On December 30 — voting day in the Bangladesh general election — The Dhaka Tribune has carried an article by political blogger Jyoti Rahman, which is quite sympathetic to the Jatiya Okiya Front, the relatively recent anti-Awami League alliance that has become a political force to reckon with in the country. “Harassed, threatened, beaten, bloodied, shot, arrested, family members arrested — yet, Jatiya Oikya Front is still spreading its message. Their grit alone deserves to be taken seriously. And Mirza Fakhrul Islam Alamgir’s inspiring words are backed up by specific commitments that will return the republic to its people.”

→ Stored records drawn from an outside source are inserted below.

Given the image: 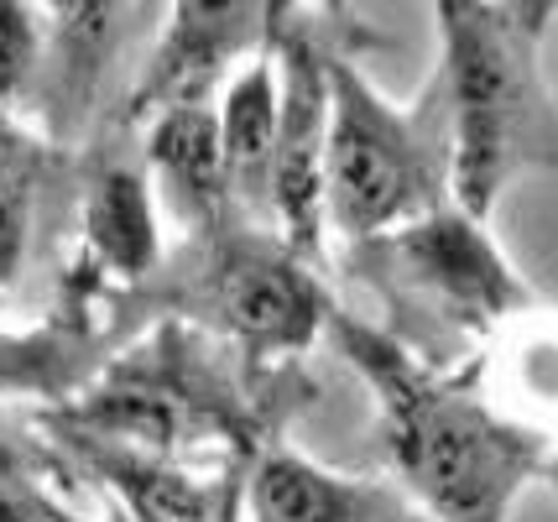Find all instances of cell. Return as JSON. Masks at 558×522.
Instances as JSON below:
<instances>
[{
  "mask_svg": "<svg viewBox=\"0 0 558 522\" xmlns=\"http://www.w3.org/2000/svg\"><path fill=\"white\" fill-rule=\"evenodd\" d=\"M324 335L371 387L391 471L434 522H507L522 486L554 471L558 439L490 408L475 366H428L344 308Z\"/></svg>",
  "mask_w": 558,
  "mask_h": 522,
  "instance_id": "obj_1",
  "label": "cell"
},
{
  "mask_svg": "<svg viewBox=\"0 0 558 522\" xmlns=\"http://www.w3.org/2000/svg\"><path fill=\"white\" fill-rule=\"evenodd\" d=\"M554 0H449L434 5V105L449 142V199L486 224L517 178L558 173V100L543 69Z\"/></svg>",
  "mask_w": 558,
  "mask_h": 522,
  "instance_id": "obj_2",
  "label": "cell"
},
{
  "mask_svg": "<svg viewBox=\"0 0 558 522\" xmlns=\"http://www.w3.org/2000/svg\"><path fill=\"white\" fill-rule=\"evenodd\" d=\"M204 340L209 335L194 324H162L63 413V428L168 465H204L198 454H219V465H256L277 439L271 423H262L271 413H251V402L235 398Z\"/></svg>",
  "mask_w": 558,
  "mask_h": 522,
  "instance_id": "obj_3",
  "label": "cell"
},
{
  "mask_svg": "<svg viewBox=\"0 0 558 522\" xmlns=\"http://www.w3.org/2000/svg\"><path fill=\"white\" fill-rule=\"evenodd\" d=\"M344 277L371 282L387 299L381 335L402 350H413L417 335H449L470 361L501 335V324L537 303L490 230L460 204H438L423 220L344 246Z\"/></svg>",
  "mask_w": 558,
  "mask_h": 522,
  "instance_id": "obj_4",
  "label": "cell"
},
{
  "mask_svg": "<svg viewBox=\"0 0 558 522\" xmlns=\"http://www.w3.org/2000/svg\"><path fill=\"white\" fill-rule=\"evenodd\" d=\"M449 199V142L434 95L397 110L335 43L329 52V136H324V220L344 246L423 220Z\"/></svg>",
  "mask_w": 558,
  "mask_h": 522,
  "instance_id": "obj_5",
  "label": "cell"
},
{
  "mask_svg": "<svg viewBox=\"0 0 558 522\" xmlns=\"http://www.w3.org/2000/svg\"><path fill=\"white\" fill-rule=\"evenodd\" d=\"M172 308L189 314L194 329L241 350L251 376H267V366L303 355L335 314L314 267H303L277 241V230L241 220L189 241V262L172 277Z\"/></svg>",
  "mask_w": 558,
  "mask_h": 522,
  "instance_id": "obj_6",
  "label": "cell"
},
{
  "mask_svg": "<svg viewBox=\"0 0 558 522\" xmlns=\"http://www.w3.org/2000/svg\"><path fill=\"white\" fill-rule=\"evenodd\" d=\"M329 11L271 5L267 58L277 69V162H271V230L303 262L324 267V136H329Z\"/></svg>",
  "mask_w": 558,
  "mask_h": 522,
  "instance_id": "obj_7",
  "label": "cell"
},
{
  "mask_svg": "<svg viewBox=\"0 0 558 522\" xmlns=\"http://www.w3.org/2000/svg\"><path fill=\"white\" fill-rule=\"evenodd\" d=\"M271 5H241V0H178L162 11V32L151 43L136 89L116 110V131L146 125L178 105H215V89L241 74L256 58V43H267Z\"/></svg>",
  "mask_w": 558,
  "mask_h": 522,
  "instance_id": "obj_8",
  "label": "cell"
},
{
  "mask_svg": "<svg viewBox=\"0 0 558 522\" xmlns=\"http://www.w3.org/2000/svg\"><path fill=\"white\" fill-rule=\"evenodd\" d=\"M48 37L37 63V105L52 131H84L105 78L121 63L125 37L162 22V5H48Z\"/></svg>",
  "mask_w": 558,
  "mask_h": 522,
  "instance_id": "obj_9",
  "label": "cell"
},
{
  "mask_svg": "<svg viewBox=\"0 0 558 522\" xmlns=\"http://www.w3.org/2000/svg\"><path fill=\"white\" fill-rule=\"evenodd\" d=\"M245 512L251 522H434L408 491L324 471L282 439L256 454L245 481Z\"/></svg>",
  "mask_w": 558,
  "mask_h": 522,
  "instance_id": "obj_10",
  "label": "cell"
},
{
  "mask_svg": "<svg viewBox=\"0 0 558 522\" xmlns=\"http://www.w3.org/2000/svg\"><path fill=\"white\" fill-rule=\"evenodd\" d=\"M69 434L73 454L116 491L131 522H235V507L245 501V481L251 465H219V471H198V465H168V460H142L116 445H99L84 434Z\"/></svg>",
  "mask_w": 558,
  "mask_h": 522,
  "instance_id": "obj_11",
  "label": "cell"
},
{
  "mask_svg": "<svg viewBox=\"0 0 558 522\" xmlns=\"http://www.w3.org/2000/svg\"><path fill=\"white\" fill-rule=\"evenodd\" d=\"M146 168L162 183V199L189 230V241L215 235L235 220L230 189H225V157H219V116L215 105H178L142 125ZM245 224V220H241Z\"/></svg>",
  "mask_w": 558,
  "mask_h": 522,
  "instance_id": "obj_12",
  "label": "cell"
},
{
  "mask_svg": "<svg viewBox=\"0 0 558 522\" xmlns=\"http://www.w3.org/2000/svg\"><path fill=\"white\" fill-rule=\"evenodd\" d=\"M219 157H225V189L235 220L256 224L271 215V162H277V69L262 52L219 95Z\"/></svg>",
  "mask_w": 558,
  "mask_h": 522,
  "instance_id": "obj_13",
  "label": "cell"
},
{
  "mask_svg": "<svg viewBox=\"0 0 558 522\" xmlns=\"http://www.w3.org/2000/svg\"><path fill=\"white\" fill-rule=\"evenodd\" d=\"M475 381L507 418L527 423L537 434L558 439V314L533 303L527 314L501 324L475 361Z\"/></svg>",
  "mask_w": 558,
  "mask_h": 522,
  "instance_id": "obj_14",
  "label": "cell"
},
{
  "mask_svg": "<svg viewBox=\"0 0 558 522\" xmlns=\"http://www.w3.org/2000/svg\"><path fill=\"white\" fill-rule=\"evenodd\" d=\"M84 256L89 267L121 282H146L162 267V230L146 173L125 157H105L84 194Z\"/></svg>",
  "mask_w": 558,
  "mask_h": 522,
  "instance_id": "obj_15",
  "label": "cell"
},
{
  "mask_svg": "<svg viewBox=\"0 0 558 522\" xmlns=\"http://www.w3.org/2000/svg\"><path fill=\"white\" fill-rule=\"evenodd\" d=\"M0 522H78L43 486V454L0 445Z\"/></svg>",
  "mask_w": 558,
  "mask_h": 522,
  "instance_id": "obj_16",
  "label": "cell"
},
{
  "mask_svg": "<svg viewBox=\"0 0 558 522\" xmlns=\"http://www.w3.org/2000/svg\"><path fill=\"white\" fill-rule=\"evenodd\" d=\"M48 16L32 5H0V105L22 100L43 63Z\"/></svg>",
  "mask_w": 558,
  "mask_h": 522,
  "instance_id": "obj_17",
  "label": "cell"
},
{
  "mask_svg": "<svg viewBox=\"0 0 558 522\" xmlns=\"http://www.w3.org/2000/svg\"><path fill=\"white\" fill-rule=\"evenodd\" d=\"M26 168L32 147L0 168V288H11L26 262Z\"/></svg>",
  "mask_w": 558,
  "mask_h": 522,
  "instance_id": "obj_18",
  "label": "cell"
},
{
  "mask_svg": "<svg viewBox=\"0 0 558 522\" xmlns=\"http://www.w3.org/2000/svg\"><path fill=\"white\" fill-rule=\"evenodd\" d=\"M105 522H131V518H125L121 507H116V501H110V512H105Z\"/></svg>",
  "mask_w": 558,
  "mask_h": 522,
  "instance_id": "obj_19",
  "label": "cell"
},
{
  "mask_svg": "<svg viewBox=\"0 0 558 522\" xmlns=\"http://www.w3.org/2000/svg\"><path fill=\"white\" fill-rule=\"evenodd\" d=\"M548 475H558V454H554V471H548Z\"/></svg>",
  "mask_w": 558,
  "mask_h": 522,
  "instance_id": "obj_20",
  "label": "cell"
}]
</instances>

Rahman argues in his article that in Bangladesh, politics tends to place individuals above institutions. After substantiating this through examples from the 1980s onwards — from HM Ershad to the Khaleda Zia-Sheikh Hasina “duopoly” — Rahman claims that: “For the first time in our political history, the focus is not on the individual. Mr Alamgir or Dr Kamal Hossain aren’t claiming to be the Messiah. Nor are they shouting hathao Hasina. They appreciate that simply changing the individual occupant of Ganabhaban won’t create a people’s republic in Bangladesh. They are asking people to vote their conscience, and if the voters give them the chance to govern, they have concrete promises that will go a long way towards institutionalising democracy.”
For Rahman, the centralising tendencies of the Westminster system are the great bane of Bangladesh politics, and the Jatiya Okiya Front holds the promise to change that. Their promises on human rights and the economy are also positively received by the article. But the most important point, for Rahman, is this: “There is a common refrain among the chattering classes in Bangladesh — both sides are bad, we have a choice between frying pan and fire, why bother. Jatiya Oikya Front shows how the fire can be turned down. They understand James Madison’s insight that governing institutions should be set up assuming that the devil might come to power, for if angels would need no rules to govern well.”

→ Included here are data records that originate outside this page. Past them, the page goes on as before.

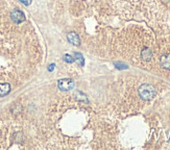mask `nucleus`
I'll list each match as a JSON object with an SVG mask.
<instances>
[{
	"instance_id": "nucleus-1",
	"label": "nucleus",
	"mask_w": 170,
	"mask_h": 150,
	"mask_svg": "<svg viewBox=\"0 0 170 150\" xmlns=\"http://www.w3.org/2000/svg\"><path fill=\"white\" fill-rule=\"evenodd\" d=\"M157 94V90L152 85L144 83L139 88V95L143 100H151Z\"/></svg>"
},
{
	"instance_id": "nucleus-2",
	"label": "nucleus",
	"mask_w": 170,
	"mask_h": 150,
	"mask_svg": "<svg viewBox=\"0 0 170 150\" xmlns=\"http://www.w3.org/2000/svg\"><path fill=\"white\" fill-rule=\"evenodd\" d=\"M58 87L61 91L67 92V91H70V90H72L74 88V81L70 78L60 79L58 81Z\"/></svg>"
},
{
	"instance_id": "nucleus-3",
	"label": "nucleus",
	"mask_w": 170,
	"mask_h": 150,
	"mask_svg": "<svg viewBox=\"0 0 170 150\" xmlns=\"http://www.w3.org/2000/svg\"><path fill=\"white\" fill-rule=\"evenodd\" d=\"M11 18L14 22L19 24V23H22L25 20V15L20 9H14L11 13Z\"/></svg>"
},
{
	"instance_id": "nucleus-4",
	"label": "nucleus",
	"mask_w": 170,
	"mask_h": 150,
	"mask_svg": "<svg viewBox=\"0 0 170 150\" xmlns=\"http://www.w3.org/2000/svg\"><path fill=\"white\" fill-rule=\"evenodd\" d=\"M67 39L72 45H75V46H79L81 45V39H79V34L76 32H69L67 34Z\"/></svg>"
},
{
	"instance_id": "nucleus-5",
	"label": "nucleus",
	"mask_w": 170,
	"mask_h": 150,
	"mask_svg": "<svg viewBox=\"0 0 170 150\" xmlns=\"http://www.w3.org/2000/svg\"><path fill=\"white\" fill-rule=\"evenodd\" d=\"M11 92L9 83H0V97H3Z\"/></svg>"
},
{
	"instance_id": "nucleus-6",
	"label": "nucleus",
	"mask_w": 170,
	"mask_h": 150,
	"mask_svg": "<svg viewBox=\"0 0 170 150\" xmlns=\"http://www.w3.org/2000/svg\"><path fill=\"white\" fill-rule=\"evenodd\" d=\"M74 98L76 99V100L79 101H85V102H87L88 101V98H87V95L84 94L83 92H81V91H75L73 94Z\"/></svg>"
},
{
	"instance_id": "nucleus-7",
	"label": "nucleus",
	"mask_w": 170,
	"mask_h": 150,
	"mask_svg": "<svg viewBox=\"0 0 170 150\" xmlns=\"http://www.w3.org/2000/svg\"><path fill=\"white\" fill-rule=\"evenodd\" d=\"M73 57H74V60L77 62V64H79V65L84 66V64H85V60H84L83 54L79 53V52H75V53L73 54Z\"/></svg>"
},
{
	"instance_id": "nucleus-8",
	"label": "nucleus",
	"mask_w": 170,
	"mask_h": 150,
	"mask_svg": "<svg viewBox=\"0 0 170 150\" xmlns=\"http://www.w3.org/2000/svg\"><path fill=\"white\" fill-rule=\"evenodd\" d=\"M161 64L164 68H167V69H170V55H165L162 57L161 60Z\"/></svg>"
},
{
	"instance_id": "nucleus-9",
	"label": "nucleus",
	"mask_w": 170,
	"mask_h": 150,
	"mask_svg": "<svg viewBox=\"0 0 170 150\" xmlns=\"http://www.w3.org/2000/svg\"><path fill=\"white\" fill-rule=\"evenodd\" d=\"M142 57H143L144 60H149V58L151 57V51H150L149 49H144L143 51H142Z\"/></svg>"
},
{
	"instance_id": "nucleus-10",
	"label": "nucleus",
	"mask_w": 170,
	"mask_h": 150,
	"mask_svg": "<svg viewBox=\"0 0 170 150\" xmlns=\"http://www.w3.org/2000/svg\"><path fill=\"white\" fill-rule=\"evenodd\" d=\"M64 61L67 62V63H73L75 60H74V57L72 55H69V54H65V55H64Z\"/></svg>"
},
{
	"instance_id": "nucleus-11",
	"label": "nucleus",
	"mask_w": 170,
	"mask_h": 150,
	"mask_svg": "<svg viewBox=\"0 0 170 150\" xmlns=\"http://www.w3.org/2000/svg\"><path fill=\"white\" fill-rule=\"evenodd\" d=\"M115 66H116L117 69H128V66L125 65V64H121V63H115Z\"/></svg>"
},
{
	"instance_id": "nucleus-12",
	"label": "nucleus",
	"mask_w": 170,
	"mask_h": 150,
	"mask_svg": "<svg viewBox=\"0 0 170 150\" xmlns=\"http://www.w3.org/2000/svg\"><path fill=\"white\" fill-rule=\"evenodd\" d=\"M19 1H21V2L25 5H29L30 3H32V0H19Z\"/></svg>"
},
{
	"instance_id": "nucleus-13",
	"label": "nucleus",
	"mask_w": 170,
	"mask_h": 150,
	"mask_svg": "<svg viewBox=\"0 0 170 150\" xmlns=\"http://www.w3.org/2000/svg\"><path fill=\"white\" fill-rule=\"evenodd\" d=\"M53 67H54L53 64H52V65H50L49 66V71H52V70H53Z\"/></svg>"
}]
</instances>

The December 30 editorial in The Dhaka Tribune urges the people of Bangladesh to go out and vote, while The Daily Star, on the same day focuses on the Election Commission and the need for a free and fair election. This election is, in essence, the first true measure of the peoples’ mandate in over a decade. The main opposition, the BNP, had boycotted the last election, giving the ruling Awami league a virtual walk over.
According to The Dhaka Tribune, “This election, then, should not be a one-sided affair, but one that is credible, free, and fair. But for that to happen, the people of Bangladesh need to go out to the polling stations by the numbers and cast their vote; and while the changes wish to see in the country may not happen overnight, voter participation is what will lay down the foundations that hold up our democratic ideals in the future. If voter confidence has been shaken in the past, full faith must now be restored to the electoral process, and for that to happen, we must not give in to the forces of indifference and apathy.”
The Daily Star, on the other hand, is less pious. After echoing the importance of this election, it points to the incidence of violence during the campaign and the controversies over the opposition parties being given seemingly less space to campaign. “The role of the Election Commission,” the editorial says, “has been, to put it mildly, questionable. It hasn’t taken any meaningful measures to address the concerns over a level playing field, or a lack thereof. The police, the role of which is crucial in ensuring fairness in the election, has not acted even-handedly either in dealing with the parties.”
The editorial also flags the “noticeably small number of domestic poll observers—one-eighth compared to the 2001 election—even as the number of polling stations has increased, and the increased restrictions on the media mean that the reporting of the conduct of the polls would be difficult.” In addition to the Election Commission, The Daily Star also places the onus of a free and fair election on the ruling party and government: “This election is going to be the first one presided by a partisan government, with the parliament remaining undissolved, and participated by all major parties. It is, therefore, an opportunity for the ruling party to prove that an election can be free and fair even under such a dispensation. If it can do this, the party will go down in history as the one that put to an end the notion that a partisan government can never hold a credible election in Bangladesh.”